[Direction] Render the material below as a JSON list of strings, one string per line, omitting blank lines.

[Dataset material]
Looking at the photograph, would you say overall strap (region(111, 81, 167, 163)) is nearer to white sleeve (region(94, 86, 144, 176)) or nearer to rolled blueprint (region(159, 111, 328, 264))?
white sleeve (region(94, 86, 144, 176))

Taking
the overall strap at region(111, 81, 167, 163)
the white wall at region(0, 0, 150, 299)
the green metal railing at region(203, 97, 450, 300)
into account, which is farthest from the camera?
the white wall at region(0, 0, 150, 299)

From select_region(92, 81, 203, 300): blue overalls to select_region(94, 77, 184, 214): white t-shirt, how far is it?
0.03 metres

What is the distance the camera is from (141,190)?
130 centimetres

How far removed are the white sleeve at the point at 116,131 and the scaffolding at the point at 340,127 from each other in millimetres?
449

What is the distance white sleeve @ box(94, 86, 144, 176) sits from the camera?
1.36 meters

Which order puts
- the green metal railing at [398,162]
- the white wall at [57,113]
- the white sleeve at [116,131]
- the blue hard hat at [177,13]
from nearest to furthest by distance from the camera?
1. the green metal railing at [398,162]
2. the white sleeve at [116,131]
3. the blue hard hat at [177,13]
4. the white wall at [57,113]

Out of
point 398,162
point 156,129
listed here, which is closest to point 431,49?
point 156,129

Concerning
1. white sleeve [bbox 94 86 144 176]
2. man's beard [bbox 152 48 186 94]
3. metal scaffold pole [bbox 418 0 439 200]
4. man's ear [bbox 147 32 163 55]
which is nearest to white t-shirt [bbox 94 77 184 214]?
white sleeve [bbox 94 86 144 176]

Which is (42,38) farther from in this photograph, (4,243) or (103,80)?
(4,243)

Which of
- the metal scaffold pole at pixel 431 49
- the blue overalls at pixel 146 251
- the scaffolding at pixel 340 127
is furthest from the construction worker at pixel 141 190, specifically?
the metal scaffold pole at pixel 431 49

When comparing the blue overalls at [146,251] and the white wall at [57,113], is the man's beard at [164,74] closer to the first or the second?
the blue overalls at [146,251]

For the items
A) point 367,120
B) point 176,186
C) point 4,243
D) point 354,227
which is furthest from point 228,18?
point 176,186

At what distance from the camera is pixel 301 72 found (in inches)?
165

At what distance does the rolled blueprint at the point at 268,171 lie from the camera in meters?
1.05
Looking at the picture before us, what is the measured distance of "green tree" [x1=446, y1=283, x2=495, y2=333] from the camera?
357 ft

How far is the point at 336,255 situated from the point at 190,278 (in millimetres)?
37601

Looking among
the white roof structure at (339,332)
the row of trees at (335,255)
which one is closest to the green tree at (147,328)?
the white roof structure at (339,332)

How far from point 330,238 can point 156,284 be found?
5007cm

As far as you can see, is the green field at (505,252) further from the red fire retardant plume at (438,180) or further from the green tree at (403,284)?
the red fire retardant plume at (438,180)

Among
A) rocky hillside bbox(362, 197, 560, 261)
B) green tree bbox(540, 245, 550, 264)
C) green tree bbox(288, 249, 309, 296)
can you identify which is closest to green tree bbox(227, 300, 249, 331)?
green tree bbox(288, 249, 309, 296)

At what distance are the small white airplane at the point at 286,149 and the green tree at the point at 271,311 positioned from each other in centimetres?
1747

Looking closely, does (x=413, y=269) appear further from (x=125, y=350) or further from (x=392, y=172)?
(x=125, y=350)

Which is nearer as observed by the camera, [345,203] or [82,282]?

[Answer for the task]
[
  "Looking at the photograph, would you say overall strap (region(111, 81, 167, 163)) is nearer to white sleeve (region(94, 86, 144, 176)) or nearer to rolled blueprint (region(159, 111, 328, 264))?",
  "white sleeve (region(94, 86, 144, 176))",
  "Taking",
  "the overall strap at region(111, 81, 167, 163)",
  "the white wall at region(0, 0, 150, 299)",
  "the green metal railing at region(203, 97, 450, 300)",
  "into account, which is farthest from the camera?",
  "the white wall at region(0, 0, 150, 299)",
  "From select_region(92, 81, 203, 300): blue overalls to select_region(94, 77, 184, 214): white t-shirt, how far is it?",
  "0.03 metres",
  "What is the distance the camera is from (141,190)?",
  "130 centimetres",
  "How far removed are the white sleeve at the point at 116,131 and the scaffolding at the point at 340,127 from each other in millimetres?",
  "449",
  "What is the distance white sleeve @ box(94, 86, 144, 176) sits from the camera?",
  "1.36 meters",
  "Which order puts",
  "- the green metal railing at [398,162]",
  "- the white wall at [57,113]",
  "- the white sleeve at [116,131]",
  "- the blue hard hat at [177,13]",
  "from nearest to furthest by distance from the camera?",
  "1. the green metal railing at [398,162]",
  "2. the white sleeve at [116,131]",
  "3. the blue hard hat at [177,13]",
  "4. the white wall at [57,113]",
  "Out of",
  "point 398,162",
  "point 156,129",
  "listed here, which is closest to point 431,49?",
  "point 156,129",
  "Concerning",
  "1. white sleeve [bbox 94 86 144 176]",
  "2. man's beard [bbox 152 48 186 94]",
  "3. metal scaffold pole [bbox 418 0 439 200]",
  "4. man's ear [bbox 147 32 163 55]",
  "which is nearest to white t-shirt [bbox 94 77 184 214]?",
  "white sleeve [bbox 94 86 144 176]",
  "Which is (42,38) farther from in this photograph, (4,243) or (103,80)?",
  "(4,243)",
  "Which of",
  "- the metal scaffold pole at pixel 431 49",
  "- the blue overalls at pixel 146 251",
  "- the scaffolding at pixel 340 127",
  "is furthest from the construction worker at pixel 141 190, specifically?",
  "the metal scaffold pole at pixel 431 49",
  "When comparing the blue overalls at [146,251] and the white wall at [57,113], is the man's beard at [164,74] closer to the first or the second?",
  "the blue overalls at [146,251]",
  "For the items",
  "A) point 367,120",
  "B) point 176,186",
  "C) point 4,243",
  "D) point 354,227",
  "which is furthest from point 228,18?",
  "point 176,186",
  "At what distance from the camera is pixel 301 72 found (in inches)?",
  "165",
  "At what distance does the rolled blueprint at the point at 268,171 lie from the camera in meters?",
  "1.05",
  "Looking at the picture before us, what is the measured distance of \"green tree\" [x1=446, y1=283, x2=495, y2=333] from the camera?",
  "357 ft",
  "How far is the point at 336,255 situated from the point at 190,278 (in millimetres)?",
  "37601",
  "Looking among",
  "the white roof structure at (339,332)",
  "the row of trees at (335,255)",
  "which one is closest to the green tree at (147,328)?",
  "the white roof structure at (339,332)",
  "How far from point 330,238 can point 156,284 be found?",
  "5007cm",
  "As far as you can see, is the green field at (505,252) further from the red fire retardant plume at (438,180) or further from the green tree at (403,284)?",
  "the red fire retardant plume at (438,180)",
  "Among",
  "A) rocky hillside bbox(362, 197, 560, 261)",
  "B) green tree bbox(540, 245, 550, 264)",
  "C) green tree bbox(288, 249, 309, 296)",
  "can you identify which is closest to green tree bbox(227, 300, 249, 331)?",
  "green tree bbox(288, 249, 309, 296)",
  "At what distance are the small white airplane at the point at 286,149 and the green tree at the point at 271,311 positioned from each other in centimetres?",
  "1747",
  "Looking closely, does (x=413, y=269) appear further from (x=125, y=350) or further from (x=392, y=172)?",
  "(x=125, y=350)",
  "Which is nearer as observed by the camera, [345,203] or [82,282]?"
]